In Murray's Lessee v. Land Co., 18 How. 281, it was said: 'Among the legislative powers of congress are the powers 'to lay and collect taxes, duties, imposts, and excises, ... and to make all laws which may be necessary and proper for carrying into execution these powers.' ... The power to collect and disburse revenue, and to make all laws which shall be necessary and proper for carrying that power into effect, includes all known and appropriate means of effectually collecting and disbursing that revenue, unless some such means should be forbidden in some other part of the constitution.'
Arnson v. Murphy, 109 U.S. 238 , 3 Sup. Ct. Rep. 184, was a suit under the revenue laws of the United States, wherein the plaintiffs sought to recover moneys alleged to have been illegally exacted by the collector for custom duties. The circuit court applied the state statute of limitations, and directed a verdict in favor of the defendant.

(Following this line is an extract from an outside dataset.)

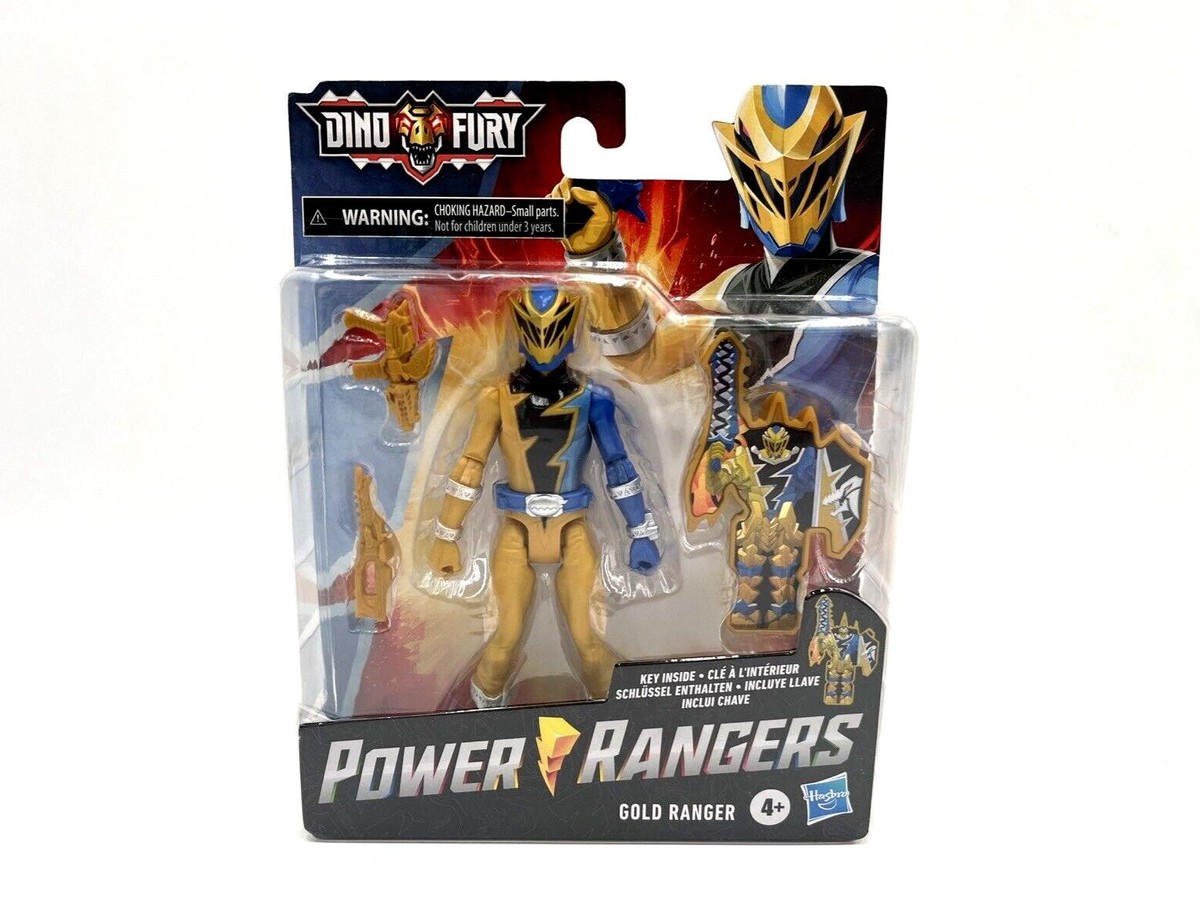 TOY2R WONDERWALL 大軍 TyGun バンデッドブレイズ ゴールド Power Rangers Dino Fury Gold Ranger Aiyon Mosa Dino Key F2040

This court held that the limitation laws of the state in which the cause of action arose, or in which the suit was brought, did not furnish the rule of decision, and that it was error in the circuit court to apply, as a bar to the action, the limitation prescribed by the state statute.
The conclusion reached is that that part of the decree of the court below which dismissed the bill as to the International Cotton-Press Company must be reversed, and that the cause be remanded, with directions to the court below to proceed therein in conformity with this opinion.